──────── Material provided ────────

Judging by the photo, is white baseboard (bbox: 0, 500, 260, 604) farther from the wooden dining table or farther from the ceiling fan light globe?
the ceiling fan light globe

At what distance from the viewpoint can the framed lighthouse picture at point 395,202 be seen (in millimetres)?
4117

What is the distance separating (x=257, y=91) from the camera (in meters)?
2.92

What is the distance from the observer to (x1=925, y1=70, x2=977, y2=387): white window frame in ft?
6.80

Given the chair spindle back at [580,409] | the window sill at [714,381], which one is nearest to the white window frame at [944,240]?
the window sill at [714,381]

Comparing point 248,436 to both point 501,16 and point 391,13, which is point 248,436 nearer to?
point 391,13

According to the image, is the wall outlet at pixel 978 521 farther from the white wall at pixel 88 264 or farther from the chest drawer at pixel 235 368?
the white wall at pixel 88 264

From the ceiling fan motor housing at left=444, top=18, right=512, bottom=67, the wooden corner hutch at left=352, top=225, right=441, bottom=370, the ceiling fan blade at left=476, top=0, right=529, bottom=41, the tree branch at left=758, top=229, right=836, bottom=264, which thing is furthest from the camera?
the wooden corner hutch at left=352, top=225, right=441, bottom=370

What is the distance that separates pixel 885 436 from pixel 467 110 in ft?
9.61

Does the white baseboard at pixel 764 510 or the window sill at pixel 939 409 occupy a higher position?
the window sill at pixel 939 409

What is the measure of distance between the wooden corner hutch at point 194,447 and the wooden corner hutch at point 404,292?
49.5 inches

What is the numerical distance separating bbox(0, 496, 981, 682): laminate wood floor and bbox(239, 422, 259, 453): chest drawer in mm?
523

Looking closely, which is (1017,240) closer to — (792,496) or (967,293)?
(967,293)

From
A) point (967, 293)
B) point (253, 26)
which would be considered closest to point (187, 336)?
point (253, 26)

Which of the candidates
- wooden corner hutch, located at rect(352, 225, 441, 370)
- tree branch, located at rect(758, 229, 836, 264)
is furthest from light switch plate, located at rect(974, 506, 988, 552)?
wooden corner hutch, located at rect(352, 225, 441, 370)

────────
──────── Material provided ────────

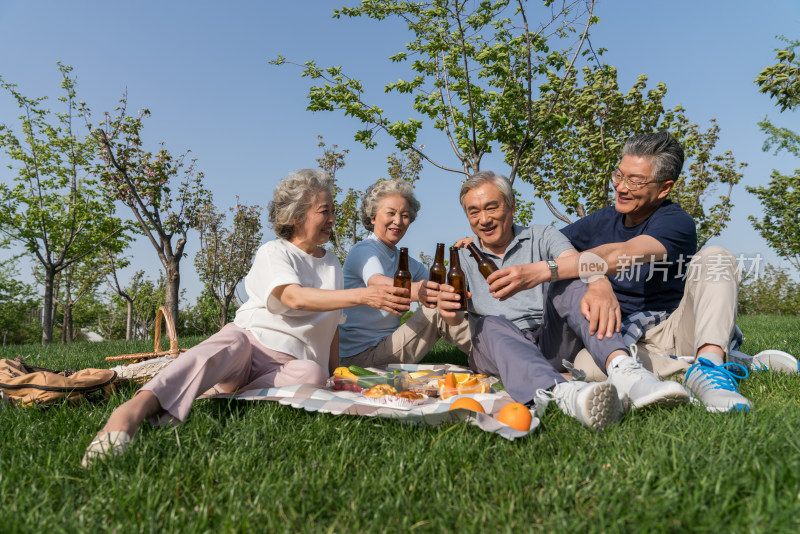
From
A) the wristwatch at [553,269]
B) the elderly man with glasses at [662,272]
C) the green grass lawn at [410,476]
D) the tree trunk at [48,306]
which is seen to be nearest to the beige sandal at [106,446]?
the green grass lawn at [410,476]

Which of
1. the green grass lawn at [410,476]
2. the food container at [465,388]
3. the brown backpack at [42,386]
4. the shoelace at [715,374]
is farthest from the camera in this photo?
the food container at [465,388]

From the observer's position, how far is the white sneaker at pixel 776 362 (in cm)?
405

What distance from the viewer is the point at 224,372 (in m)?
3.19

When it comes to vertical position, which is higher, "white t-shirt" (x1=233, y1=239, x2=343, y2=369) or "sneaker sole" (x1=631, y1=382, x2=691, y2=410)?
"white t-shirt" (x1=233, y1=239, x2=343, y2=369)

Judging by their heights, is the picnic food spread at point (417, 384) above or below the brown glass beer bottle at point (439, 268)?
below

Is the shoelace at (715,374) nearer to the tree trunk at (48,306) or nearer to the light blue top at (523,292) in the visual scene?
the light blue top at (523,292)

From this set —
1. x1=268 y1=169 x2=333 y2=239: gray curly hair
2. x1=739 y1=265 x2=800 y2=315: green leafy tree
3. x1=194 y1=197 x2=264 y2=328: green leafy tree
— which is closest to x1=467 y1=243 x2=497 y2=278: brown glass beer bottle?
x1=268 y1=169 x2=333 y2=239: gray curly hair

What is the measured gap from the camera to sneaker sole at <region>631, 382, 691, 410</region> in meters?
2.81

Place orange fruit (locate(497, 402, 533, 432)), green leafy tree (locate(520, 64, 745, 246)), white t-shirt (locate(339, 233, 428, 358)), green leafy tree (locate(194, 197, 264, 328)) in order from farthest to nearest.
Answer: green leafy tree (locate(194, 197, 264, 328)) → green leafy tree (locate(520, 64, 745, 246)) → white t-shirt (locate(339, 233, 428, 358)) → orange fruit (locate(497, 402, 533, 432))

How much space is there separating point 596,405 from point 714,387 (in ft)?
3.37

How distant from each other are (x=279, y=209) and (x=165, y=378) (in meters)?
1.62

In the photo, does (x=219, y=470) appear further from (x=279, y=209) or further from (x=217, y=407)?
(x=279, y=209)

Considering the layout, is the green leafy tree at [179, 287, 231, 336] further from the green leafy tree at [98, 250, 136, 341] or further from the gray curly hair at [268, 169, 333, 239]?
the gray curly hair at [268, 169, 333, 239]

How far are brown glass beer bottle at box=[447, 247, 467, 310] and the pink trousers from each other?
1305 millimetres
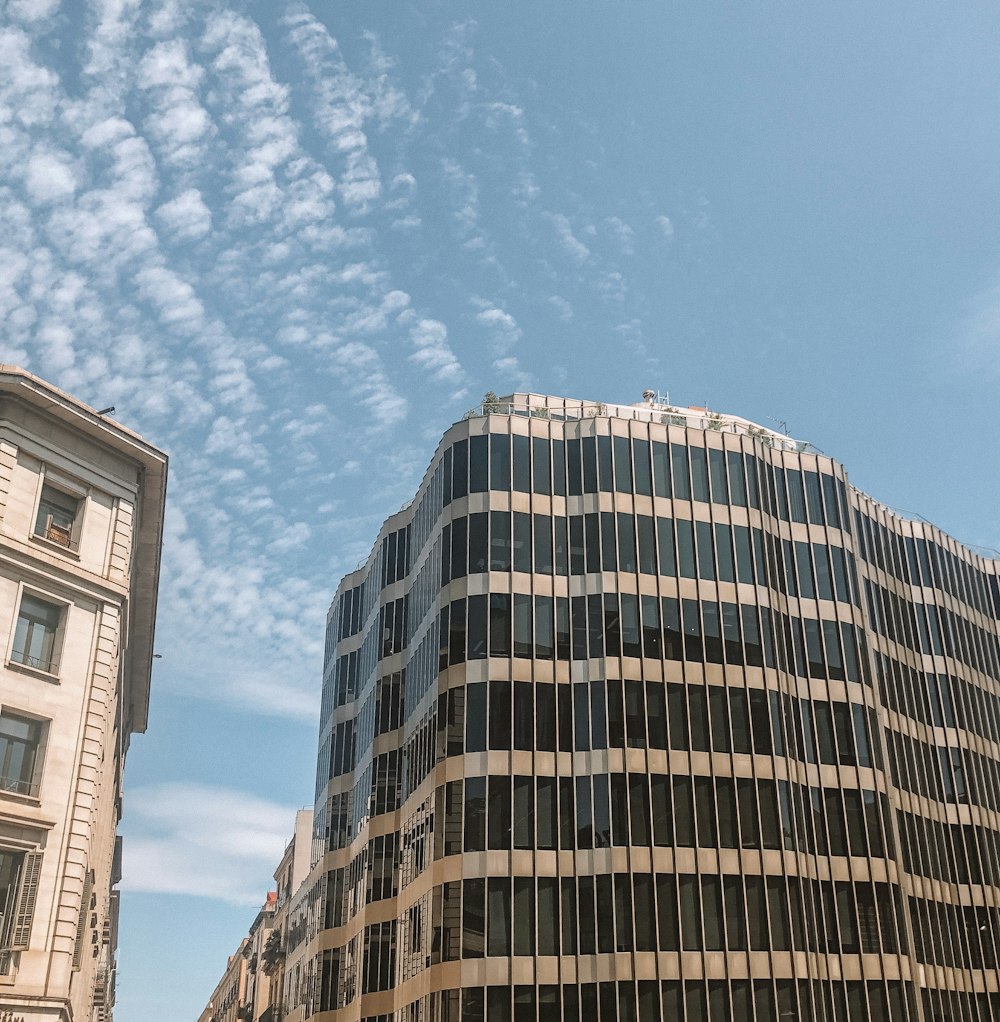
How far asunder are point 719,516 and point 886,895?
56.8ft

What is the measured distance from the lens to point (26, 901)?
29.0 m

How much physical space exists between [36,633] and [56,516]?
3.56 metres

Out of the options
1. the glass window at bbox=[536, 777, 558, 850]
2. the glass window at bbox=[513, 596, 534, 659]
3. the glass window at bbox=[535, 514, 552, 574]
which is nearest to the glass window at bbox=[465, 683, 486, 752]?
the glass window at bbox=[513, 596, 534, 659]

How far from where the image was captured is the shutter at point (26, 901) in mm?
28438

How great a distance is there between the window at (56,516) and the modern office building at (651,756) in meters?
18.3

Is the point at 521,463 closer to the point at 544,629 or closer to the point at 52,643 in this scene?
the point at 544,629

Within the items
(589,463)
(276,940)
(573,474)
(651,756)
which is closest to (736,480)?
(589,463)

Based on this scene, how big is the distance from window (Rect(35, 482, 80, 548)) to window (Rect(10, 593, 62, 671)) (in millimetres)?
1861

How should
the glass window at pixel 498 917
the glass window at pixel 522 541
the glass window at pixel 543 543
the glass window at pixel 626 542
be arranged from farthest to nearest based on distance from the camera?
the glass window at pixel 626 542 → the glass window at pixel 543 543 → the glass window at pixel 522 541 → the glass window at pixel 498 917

────────

- [Exercise description]: Rewrite the lines from the one containing "How far from" up to and including the one containing "the glass window at pixel 626 542 →", putting "tall office building" in place of "modern office building" and leaving everything else as it is.

- [Result]:
How far from where the image was captured is the shutter at point (26, 901) in mm?
28438

How great a distance is there between the window at (56,516) and the tall office building at (651,756) in meters?
18.3

Is the point at 521,463 closer to the point at 544,629 or closer to the point at 52,643 in this scene?
the point at 544,629

Within the items
(589,463)
(276,940)
(573,474)
(651,756)
which is closest to (736,480)?
(589,463)

Based on this scene, how big is the distance from window (Rect(35, 482, 80, 548)) to window (Rect(10, 593, 62, 671)) (in millimetres)?
1861

How should
the glass window at pixel 498 917
the glass window at pixel 522 541
the glass window at pixel 543 543
the glass window at pixel 626 542
be arranged from farthest to nearest based on distance from the camera?
the glass window at pixel 626 542 → the glass window at pixel 543 543 → the glass window at pixel 522 541 → the glass window at pixel 498 917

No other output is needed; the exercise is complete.